Import the Anomymize class in your code and create an anonymization object like this:

from uunonymous import Anonymize

# refer to csv files in which keywords and substitutions are paired
anonymize_csv = Anonymize('/Users/casper/Desktop/keys.csv')

# using a dictionary instead of a csv file:
my_dict = {
    'A1234': 'aaaa',
    'B9876': 'bbbb',
}
anonymize_dict = Anonymize(my_dict)

# specifying a zip-format to zip unpacked archives after processing (.zip is default)
anonymize_zip = Anonymize('/Users/casper/Desktop/keys.csv', zip_format='gztar')

When using a csv-file, UUnonymous will assume your file contains two columns: the left column contains the keywords which need to be replaced, the right column contains their substitutions. Column headers are mandatory, but don't have to follow a specific format.

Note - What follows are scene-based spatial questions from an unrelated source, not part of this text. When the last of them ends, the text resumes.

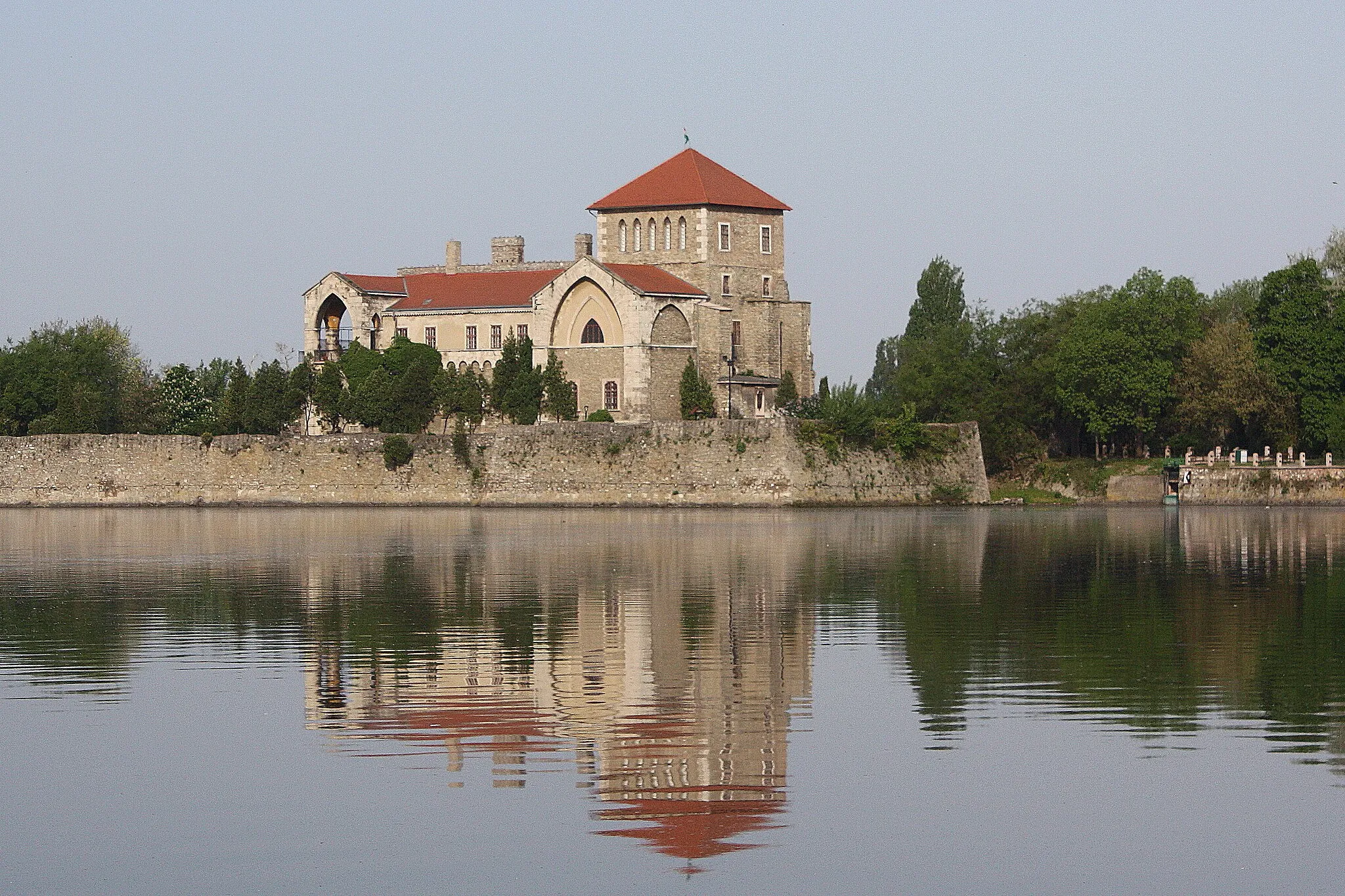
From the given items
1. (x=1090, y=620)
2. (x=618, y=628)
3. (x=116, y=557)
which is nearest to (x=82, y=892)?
(x=618, y=628)

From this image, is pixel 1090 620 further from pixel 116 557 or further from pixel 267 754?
pixel 116 557

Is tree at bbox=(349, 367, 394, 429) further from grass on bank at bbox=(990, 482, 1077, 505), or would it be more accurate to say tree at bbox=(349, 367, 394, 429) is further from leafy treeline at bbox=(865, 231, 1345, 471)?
grass on bank at bbox=(990, 482, 1077, 505)

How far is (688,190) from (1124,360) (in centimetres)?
1501

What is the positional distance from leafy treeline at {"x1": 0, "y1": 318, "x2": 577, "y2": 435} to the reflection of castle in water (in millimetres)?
35684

When using a dictionary only (absence of the pattern argument), the keys will be replaced by their values.

Performance might be enhanced when your keywords can be generalized into regular expressions. Anynomize_UU will search these patterns and replace them instead of matching the entire dictionary/csv-file against file contents or file/folder-paths. Example:

anonymize_regex = Anonymize(my_dict, pattern=r'[A-B]\d{4}')

By default is case sensitive by default. The regular expressions that take care of the replacements can be modified by using the flag parameter. It takes one or more variables which can be found here. Multiple variables are combined by a bitwise OR (the | operator). Example for a case-insensitive substitution:

anonymize_regex = Anonymize(my_dict, flags=re.IGNORECASE)

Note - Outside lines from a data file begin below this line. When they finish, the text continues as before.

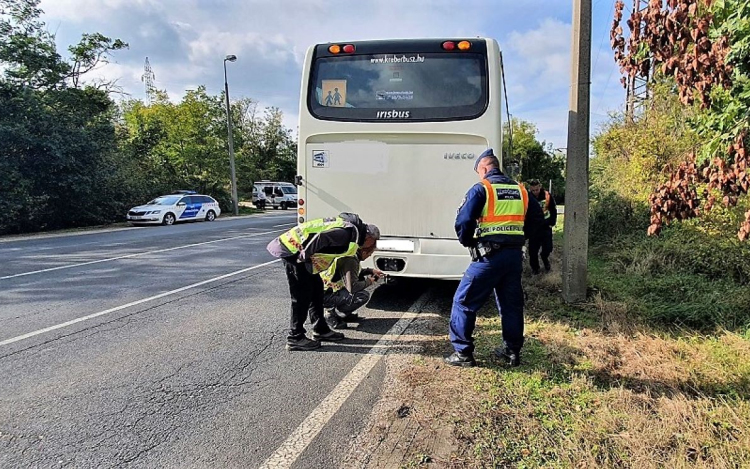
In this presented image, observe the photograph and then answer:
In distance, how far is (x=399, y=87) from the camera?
5.61 metres

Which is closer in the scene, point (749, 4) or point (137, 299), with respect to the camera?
point (749, 4)

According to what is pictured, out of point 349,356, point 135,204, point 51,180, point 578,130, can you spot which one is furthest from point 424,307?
point 135,204

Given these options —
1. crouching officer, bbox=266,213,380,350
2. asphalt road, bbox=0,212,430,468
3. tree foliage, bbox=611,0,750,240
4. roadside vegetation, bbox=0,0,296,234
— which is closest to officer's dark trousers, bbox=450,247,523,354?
asphalt road, bbox=0,212,430,468

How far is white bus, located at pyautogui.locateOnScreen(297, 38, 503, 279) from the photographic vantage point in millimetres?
5402

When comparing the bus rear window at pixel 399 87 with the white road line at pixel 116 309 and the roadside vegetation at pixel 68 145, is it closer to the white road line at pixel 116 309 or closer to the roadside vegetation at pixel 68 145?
the white road line at pixel 116 309

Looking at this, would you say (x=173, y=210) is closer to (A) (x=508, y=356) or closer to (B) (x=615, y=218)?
(B) (x=615, y=218)

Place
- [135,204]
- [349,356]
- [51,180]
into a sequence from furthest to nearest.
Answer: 1. [135,204]
2. [51,180]
3. [349,356]

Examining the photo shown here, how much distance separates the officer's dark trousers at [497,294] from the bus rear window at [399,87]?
218 centimetres

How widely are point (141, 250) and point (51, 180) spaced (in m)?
10.5

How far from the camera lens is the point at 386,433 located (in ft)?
9.73

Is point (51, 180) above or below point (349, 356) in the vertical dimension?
above

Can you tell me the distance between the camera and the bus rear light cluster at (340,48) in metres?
5.78

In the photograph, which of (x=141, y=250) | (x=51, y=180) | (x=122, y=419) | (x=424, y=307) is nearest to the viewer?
(x=122, y=419)

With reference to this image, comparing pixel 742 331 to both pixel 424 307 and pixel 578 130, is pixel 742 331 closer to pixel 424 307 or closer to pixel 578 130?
pixel 578 130
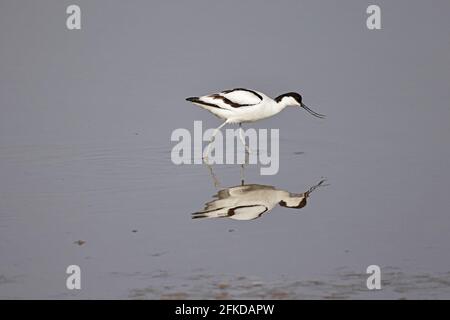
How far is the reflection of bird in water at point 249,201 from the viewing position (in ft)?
30.9

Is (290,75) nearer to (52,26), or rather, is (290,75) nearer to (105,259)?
(52,26)

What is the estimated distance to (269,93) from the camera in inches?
552

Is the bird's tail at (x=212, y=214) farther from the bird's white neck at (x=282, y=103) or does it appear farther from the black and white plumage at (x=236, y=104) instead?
the bird's white neck at (x=282, y=103)

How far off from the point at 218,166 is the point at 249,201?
4.82ft

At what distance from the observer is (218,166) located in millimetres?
11250

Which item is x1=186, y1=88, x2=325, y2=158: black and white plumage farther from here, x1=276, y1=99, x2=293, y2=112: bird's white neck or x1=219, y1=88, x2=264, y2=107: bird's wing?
x1=276, y1=99, x2=293, y2=112: bird's white neck

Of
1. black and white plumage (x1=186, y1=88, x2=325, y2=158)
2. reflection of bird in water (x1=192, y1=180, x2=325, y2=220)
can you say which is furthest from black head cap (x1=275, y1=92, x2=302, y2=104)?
reflection of bird in water (x1=192, y1=180, x2=325, y2=220)

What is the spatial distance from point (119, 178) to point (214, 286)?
10.8ft

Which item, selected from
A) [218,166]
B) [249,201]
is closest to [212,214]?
[249,201]

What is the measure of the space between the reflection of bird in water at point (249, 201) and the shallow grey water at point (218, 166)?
0.41ft

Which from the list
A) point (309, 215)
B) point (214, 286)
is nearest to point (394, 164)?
point (309, 215)

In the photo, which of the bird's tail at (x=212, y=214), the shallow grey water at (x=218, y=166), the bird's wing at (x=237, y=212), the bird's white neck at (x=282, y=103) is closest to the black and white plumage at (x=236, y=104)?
the bird's white neck at (x=282, y=103)

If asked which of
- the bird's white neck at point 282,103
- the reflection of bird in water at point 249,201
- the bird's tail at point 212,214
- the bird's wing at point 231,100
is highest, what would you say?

By using the use_word_boundaries argument (defaults to False), the algorithm ignores substring matches. If 'ted' is a key in your dictionary, without use_word_boundaries the algorithm will replace the 'ted' part in f.i. 'created_at'. You can overcome this problem by setting use_word_boundaries to True. It will put the \b-anchor around your regex pattern or dictionary keys. The beauty of the boundary anchors is that '@' is considered a boundary as well, and thus names in email addresses can be replaced. Example:

anonymize_regex = Anonymize(my_dict, use_word_boundaries=True)

Windows usage

There is an issue with creating zip archives. Make sure you run UUnonymous as administrator.

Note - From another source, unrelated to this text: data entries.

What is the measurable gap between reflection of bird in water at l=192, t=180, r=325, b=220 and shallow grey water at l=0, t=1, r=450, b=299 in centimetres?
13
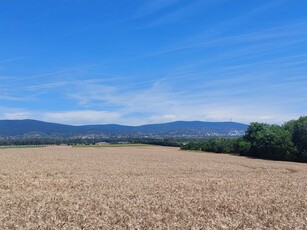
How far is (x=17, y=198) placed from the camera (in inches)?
773

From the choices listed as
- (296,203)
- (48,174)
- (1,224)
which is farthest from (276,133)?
(1,224)

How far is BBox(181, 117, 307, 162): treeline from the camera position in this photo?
7556 centimetres

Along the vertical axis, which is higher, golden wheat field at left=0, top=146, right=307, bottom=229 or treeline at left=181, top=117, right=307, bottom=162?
treeline at left=181, top=117, right=307, bottom=162

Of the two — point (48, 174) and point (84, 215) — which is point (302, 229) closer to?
point (84, 215)

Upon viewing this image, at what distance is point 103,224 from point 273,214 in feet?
22.1

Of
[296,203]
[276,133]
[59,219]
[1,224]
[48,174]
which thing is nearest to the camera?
[1,224]

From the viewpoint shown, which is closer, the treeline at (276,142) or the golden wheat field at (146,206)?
the golden wheat field at (146,206)

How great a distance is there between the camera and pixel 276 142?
77.1 meters

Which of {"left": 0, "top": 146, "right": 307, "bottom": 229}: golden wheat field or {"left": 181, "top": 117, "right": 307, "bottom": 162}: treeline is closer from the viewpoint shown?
{"left": 0, "top": 146, "right": 307, "bottom": 229}: golden wheat field

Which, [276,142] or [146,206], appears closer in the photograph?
[146,206]

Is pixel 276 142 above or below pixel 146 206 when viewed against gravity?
above

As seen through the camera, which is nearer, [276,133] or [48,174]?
[48,174]

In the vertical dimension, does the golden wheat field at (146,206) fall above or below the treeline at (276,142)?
below

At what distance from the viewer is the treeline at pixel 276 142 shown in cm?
7556
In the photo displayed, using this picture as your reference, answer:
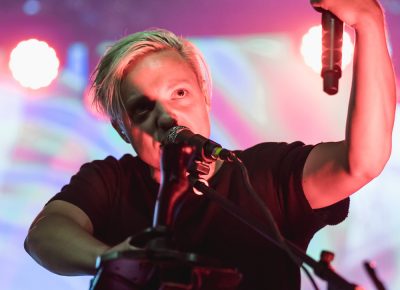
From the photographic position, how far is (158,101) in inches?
92.9

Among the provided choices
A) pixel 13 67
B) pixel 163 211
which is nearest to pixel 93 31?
pixel 13 67

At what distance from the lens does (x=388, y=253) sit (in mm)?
3707

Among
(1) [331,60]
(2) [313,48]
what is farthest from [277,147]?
(2) [313,48]

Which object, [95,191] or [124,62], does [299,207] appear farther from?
[124,62]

Inplace replacements vs. replacements in a copy

UUnonymous is able to create a copy of the processed file-tree or replace it. The substitute method takes a mandatory source-path argument (path to a file, folder or zip-archive, either a string or a Path object) and an optional target-path argument (again, a string or Path object). The target needs to refer to a folder. The target-folder will be created if it doesn't exist.

When the target argument is provided, UUnonymous will create a processed copy of the source into the target-folder. If the source is a single file, and the file path does not contain elements that will be replaced, and the target-folder is identical to the source folder, than the processed result will get a 'copy' extension to prevent overwriting.

When the target argument is omitted, the source will be overwritten by a processed version of it:

# process the datadownload.zip file, replace all patterns and write
# a copy to the 'bucket' folder.
anonymize_regex.substitute(
    '/Users/casper/Desktop/datadownload.zip', 
    '/Users/casper/Desktop/bucket'
)

# process the 'download' folder and replace the original by its processed 
# version
anonymize_regex.substitute('/Users/casper/Desktop/download')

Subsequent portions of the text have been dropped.